Earlier this week, Prairie and I finally finished an ongoing project of the past few years and made it to the end of the seventh season of West Wing. It was such a good show, and it’s really a bummer that there’s no more on the way.
We’re almost done with Season Five of X-Files, after which we’ll be getting the movie and then exiting gracefully. I’ve had too many people I trust iffy on the quality of the post-film X-Files, so that seems to be a good place to leave off.
From here on out, we have various incarnations of Star Trek as a backup when we don’t have anything else in progress (currently somewhere in Season Four of TNG, I think, with DS9 after that already in the home collection), more Simpsons whenever a new season gets released, and we’ve dropped Season Two of Lost in the Netflix queue (as we gave up trying to keep up with their erratic schedule midway through last season and are now way behind).
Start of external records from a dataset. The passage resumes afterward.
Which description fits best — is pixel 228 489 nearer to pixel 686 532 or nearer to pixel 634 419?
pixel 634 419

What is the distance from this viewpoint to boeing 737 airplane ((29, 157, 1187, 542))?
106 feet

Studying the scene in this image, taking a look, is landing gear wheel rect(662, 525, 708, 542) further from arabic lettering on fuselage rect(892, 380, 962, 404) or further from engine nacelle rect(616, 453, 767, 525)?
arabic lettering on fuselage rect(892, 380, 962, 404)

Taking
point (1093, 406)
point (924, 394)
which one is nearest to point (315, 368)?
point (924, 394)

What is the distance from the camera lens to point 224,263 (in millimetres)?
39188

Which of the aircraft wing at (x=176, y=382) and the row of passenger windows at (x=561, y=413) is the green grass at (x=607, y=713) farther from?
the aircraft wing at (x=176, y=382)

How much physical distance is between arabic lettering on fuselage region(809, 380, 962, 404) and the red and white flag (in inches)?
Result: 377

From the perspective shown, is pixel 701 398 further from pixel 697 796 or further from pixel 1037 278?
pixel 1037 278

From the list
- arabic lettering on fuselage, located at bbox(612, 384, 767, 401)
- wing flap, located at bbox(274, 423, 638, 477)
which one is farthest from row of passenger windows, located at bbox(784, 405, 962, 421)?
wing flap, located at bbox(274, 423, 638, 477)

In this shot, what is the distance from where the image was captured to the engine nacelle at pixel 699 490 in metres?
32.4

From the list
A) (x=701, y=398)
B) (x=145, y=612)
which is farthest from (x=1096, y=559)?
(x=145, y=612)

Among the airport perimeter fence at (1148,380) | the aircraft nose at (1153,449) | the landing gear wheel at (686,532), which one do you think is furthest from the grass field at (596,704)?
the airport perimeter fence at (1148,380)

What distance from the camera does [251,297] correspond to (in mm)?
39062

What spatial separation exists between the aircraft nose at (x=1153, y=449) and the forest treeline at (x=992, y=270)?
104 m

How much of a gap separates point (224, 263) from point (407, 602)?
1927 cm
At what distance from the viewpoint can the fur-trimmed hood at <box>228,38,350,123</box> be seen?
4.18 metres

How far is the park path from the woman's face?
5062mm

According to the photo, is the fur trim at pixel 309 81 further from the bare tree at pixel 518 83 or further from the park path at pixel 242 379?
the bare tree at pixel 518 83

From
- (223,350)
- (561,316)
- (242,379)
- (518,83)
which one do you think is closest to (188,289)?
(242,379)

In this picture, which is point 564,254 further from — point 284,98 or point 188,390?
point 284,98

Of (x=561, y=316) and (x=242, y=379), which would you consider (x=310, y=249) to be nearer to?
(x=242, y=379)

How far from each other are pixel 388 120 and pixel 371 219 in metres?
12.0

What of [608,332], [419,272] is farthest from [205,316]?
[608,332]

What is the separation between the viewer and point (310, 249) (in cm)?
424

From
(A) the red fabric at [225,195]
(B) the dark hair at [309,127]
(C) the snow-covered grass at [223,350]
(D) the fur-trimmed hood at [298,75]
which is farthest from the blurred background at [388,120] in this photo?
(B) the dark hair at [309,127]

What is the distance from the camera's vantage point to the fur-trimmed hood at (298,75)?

For a guy who doesn’t much like TV, I’m sure enjoying some of the shows. Quite a bit after the fact, but it’s so much nicer this way!
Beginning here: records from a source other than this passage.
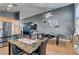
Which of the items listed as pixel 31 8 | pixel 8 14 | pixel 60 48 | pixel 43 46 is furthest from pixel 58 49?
pixel 8 14

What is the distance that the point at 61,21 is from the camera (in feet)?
7.11

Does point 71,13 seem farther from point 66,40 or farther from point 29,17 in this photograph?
point 29,17

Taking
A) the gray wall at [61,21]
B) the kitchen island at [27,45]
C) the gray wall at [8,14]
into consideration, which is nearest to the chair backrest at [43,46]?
the kitchen island at [27,45]

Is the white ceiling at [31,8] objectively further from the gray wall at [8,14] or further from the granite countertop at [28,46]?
the granite countertop at [28,46]

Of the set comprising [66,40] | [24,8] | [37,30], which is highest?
[24,8]

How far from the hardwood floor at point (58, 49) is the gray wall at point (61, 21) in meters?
0.20

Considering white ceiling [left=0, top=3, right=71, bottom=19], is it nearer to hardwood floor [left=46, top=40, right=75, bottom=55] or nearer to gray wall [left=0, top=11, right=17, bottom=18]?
gray wall [left=0, top=11, right=17, bottom=18]

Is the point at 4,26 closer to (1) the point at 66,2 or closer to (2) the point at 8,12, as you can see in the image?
(2) the point at 8,12

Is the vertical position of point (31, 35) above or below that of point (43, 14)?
below

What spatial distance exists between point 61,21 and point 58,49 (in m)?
0.51

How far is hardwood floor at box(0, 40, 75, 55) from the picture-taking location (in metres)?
2.13
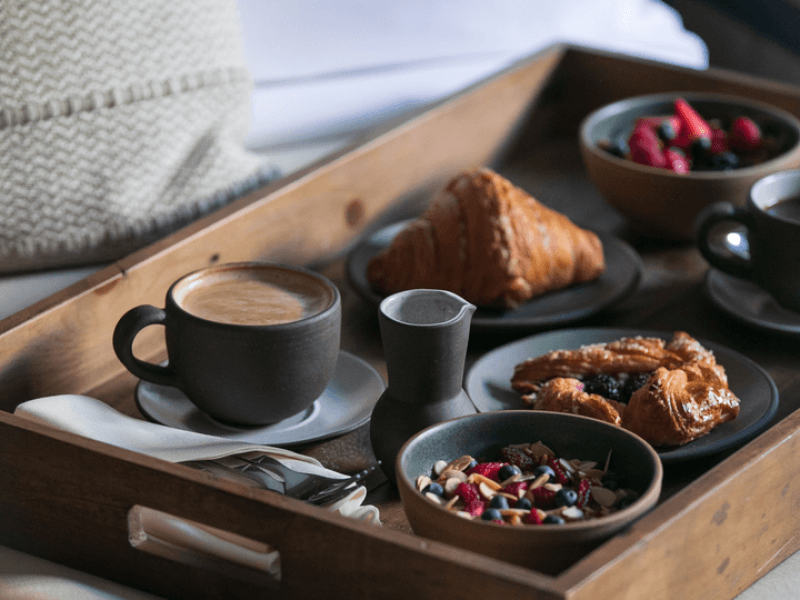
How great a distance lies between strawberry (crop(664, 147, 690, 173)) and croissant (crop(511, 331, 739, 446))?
36 centimetres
Have to agree with you, Mike. I’ve worked my way through several series this way that I never caught, or caught very minimally, while they aired: the entire Joss Whedonverse, Smallville, Oz, The Sopranos, and, most recently, Scrubs.
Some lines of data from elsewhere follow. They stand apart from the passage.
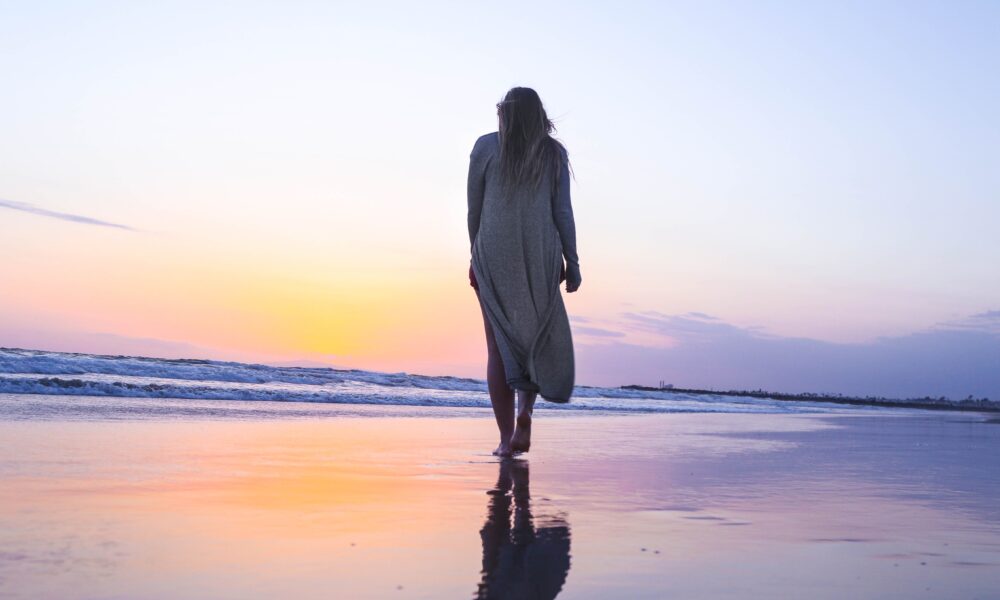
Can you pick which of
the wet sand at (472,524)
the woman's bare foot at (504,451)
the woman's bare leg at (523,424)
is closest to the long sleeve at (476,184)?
the woman's bare leg at (523,424)

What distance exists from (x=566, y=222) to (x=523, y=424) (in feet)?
3.52

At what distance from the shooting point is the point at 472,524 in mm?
2725

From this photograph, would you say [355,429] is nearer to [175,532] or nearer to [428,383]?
[175,532]

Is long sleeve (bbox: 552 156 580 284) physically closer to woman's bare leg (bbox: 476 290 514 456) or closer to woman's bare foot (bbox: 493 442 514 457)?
woman's bare leg (bbox: 476 290 514 456)

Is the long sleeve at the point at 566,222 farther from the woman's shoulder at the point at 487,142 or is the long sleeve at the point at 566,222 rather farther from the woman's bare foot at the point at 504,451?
the woman's bare foot at the point at 504,451

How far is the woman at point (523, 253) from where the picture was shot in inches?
187

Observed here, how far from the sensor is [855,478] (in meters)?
4.53

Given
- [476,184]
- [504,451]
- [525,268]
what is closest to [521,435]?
[504,451]

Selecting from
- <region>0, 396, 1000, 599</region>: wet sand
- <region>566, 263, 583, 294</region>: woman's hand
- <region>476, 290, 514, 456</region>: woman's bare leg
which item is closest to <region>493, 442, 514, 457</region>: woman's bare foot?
<region>476, 290, 514, 456</region>: woman's bare leg

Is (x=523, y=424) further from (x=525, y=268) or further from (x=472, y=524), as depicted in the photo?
(x=472, y=524)

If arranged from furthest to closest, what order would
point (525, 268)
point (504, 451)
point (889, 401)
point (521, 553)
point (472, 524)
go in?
point (889, 401) → point (504, 451) → point (525, 268) → point (472, 524) → point (521, 553)

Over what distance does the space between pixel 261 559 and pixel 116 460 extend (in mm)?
2486

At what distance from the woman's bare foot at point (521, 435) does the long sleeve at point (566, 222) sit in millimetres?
769

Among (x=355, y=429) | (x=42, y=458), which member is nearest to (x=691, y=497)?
(x=42, y=458)
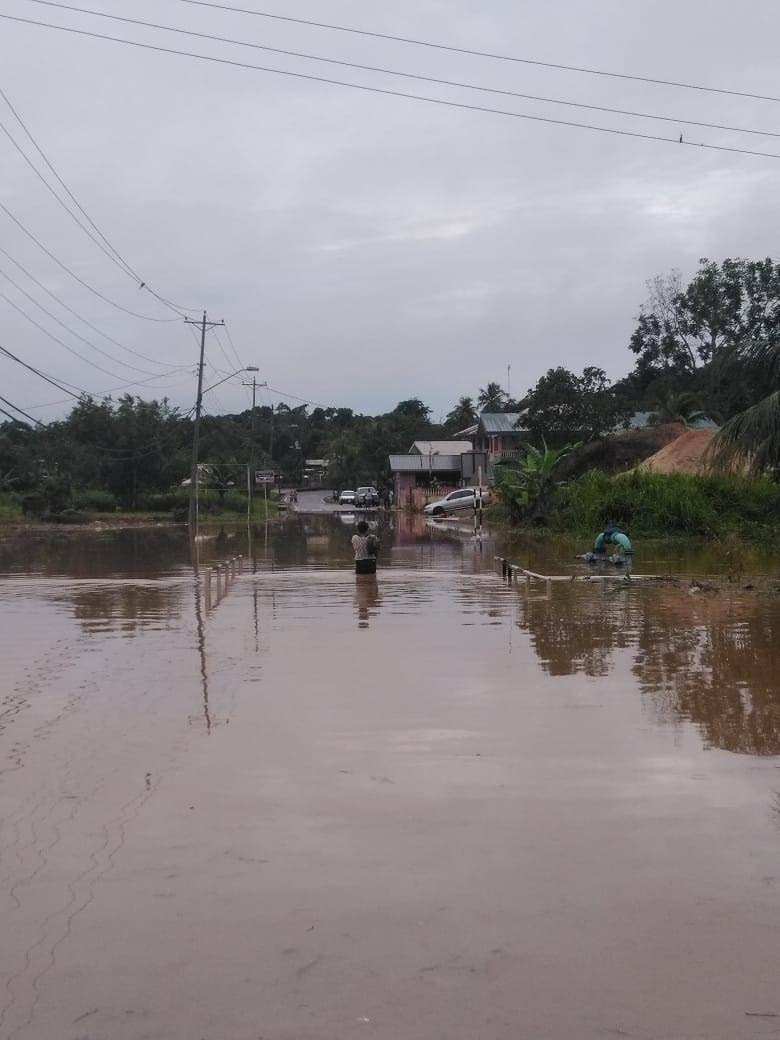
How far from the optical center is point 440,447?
92562 millimetres

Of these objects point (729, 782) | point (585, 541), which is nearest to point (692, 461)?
point (585, 541)

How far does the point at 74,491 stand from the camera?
6316cm

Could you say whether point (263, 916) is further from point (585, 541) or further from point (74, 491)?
point (74, 491)

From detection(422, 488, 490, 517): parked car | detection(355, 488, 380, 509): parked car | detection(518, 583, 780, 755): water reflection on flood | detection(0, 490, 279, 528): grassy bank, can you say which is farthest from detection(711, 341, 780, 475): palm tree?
detection(355, 488, 380, 509): parked car

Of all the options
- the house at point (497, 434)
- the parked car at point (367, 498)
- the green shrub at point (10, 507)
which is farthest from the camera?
the parked car at point (367, 498)

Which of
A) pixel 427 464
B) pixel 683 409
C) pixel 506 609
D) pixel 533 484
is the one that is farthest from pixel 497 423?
pixel 506 609

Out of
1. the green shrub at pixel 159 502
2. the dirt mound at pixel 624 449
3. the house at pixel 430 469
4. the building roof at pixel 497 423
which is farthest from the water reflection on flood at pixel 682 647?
the house at pixel 430 469

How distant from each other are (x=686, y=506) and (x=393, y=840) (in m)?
30.4

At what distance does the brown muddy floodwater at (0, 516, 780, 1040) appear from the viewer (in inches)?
184

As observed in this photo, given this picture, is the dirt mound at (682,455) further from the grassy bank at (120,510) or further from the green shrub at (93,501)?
the green shrub at (93,501)

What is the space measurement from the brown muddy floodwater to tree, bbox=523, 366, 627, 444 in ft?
Result: 142

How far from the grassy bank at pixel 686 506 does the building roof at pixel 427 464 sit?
163 ft

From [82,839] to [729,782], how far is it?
14.3 feet

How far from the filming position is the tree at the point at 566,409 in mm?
57219
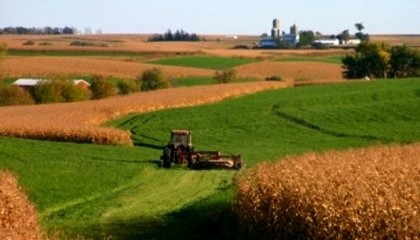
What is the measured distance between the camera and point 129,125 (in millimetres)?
54750

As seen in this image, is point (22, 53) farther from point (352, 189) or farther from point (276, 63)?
point (352, 189)

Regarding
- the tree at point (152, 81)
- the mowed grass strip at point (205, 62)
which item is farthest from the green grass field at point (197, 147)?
the mowed grass strip at point (205, 62)

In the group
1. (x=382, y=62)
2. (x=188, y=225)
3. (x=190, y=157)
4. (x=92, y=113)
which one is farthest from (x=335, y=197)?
(x=382, y=62)

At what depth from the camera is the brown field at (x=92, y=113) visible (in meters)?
46.8

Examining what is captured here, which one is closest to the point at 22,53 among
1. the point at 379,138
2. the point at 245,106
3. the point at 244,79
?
the point at 244,79

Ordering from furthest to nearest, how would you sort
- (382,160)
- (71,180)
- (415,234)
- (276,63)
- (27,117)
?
(276,63) < (27,117) < (71,180) < (382,160) < (415,234)

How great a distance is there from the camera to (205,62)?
129125 mm

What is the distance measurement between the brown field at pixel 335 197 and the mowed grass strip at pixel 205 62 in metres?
101

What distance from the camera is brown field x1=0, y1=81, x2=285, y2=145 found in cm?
4678

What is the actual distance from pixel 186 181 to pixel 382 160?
11.7 metres

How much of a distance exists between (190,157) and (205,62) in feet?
308

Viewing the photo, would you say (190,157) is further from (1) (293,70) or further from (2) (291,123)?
(1) (293,70)

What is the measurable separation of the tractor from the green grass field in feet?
2.07

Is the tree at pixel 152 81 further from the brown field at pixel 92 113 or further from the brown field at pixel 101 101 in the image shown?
the brown field at pixel 92 113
I think the X-Files just got caught up with itself, and dragging it out so long that they never even knew where they were going… and I lost interest. It’s still a decent show, I just think they failed to deliver on the “overall plot/arc” of the show.
I love LOST, but after seeing Season 2 and so far in Season 3… I fear the same thing. It’s not that the episodes suck or anything, I enjoy it… I just feel they honestly don’t know where they are going.
NONONONONO! Don’t give up on The X-Files after the movie. The series certainly started going downhill, but the following seasons also included some of the greatest individual episodes.
You had Victoria Jackson as the girlfriend of a guy who claimed he could control the weather. Mulder and Scully go undercover as the most awkward married couple in a deadly gated community (some of their best interaction). Bruce “Don’t Call Me Ash” Campbell guests as a demon looking for love. A great appearance by the Lone Gunmen makes you wonder how they botched that spinoff. And, of course, “Triangle” – probably the most creative episode they ever did with the best cinematography you’ll ever see in a TV show.
And I didn’t even mention Duchovny switching bodies with Lenny for a hysterical two-parter. And that’s all just in season 6!
Seriously, the core episodes that followed the conspiracy plotline could really drag after the movie, but there were so many good episodes you’d be better off getting it from Netflix and just skipping certain ones.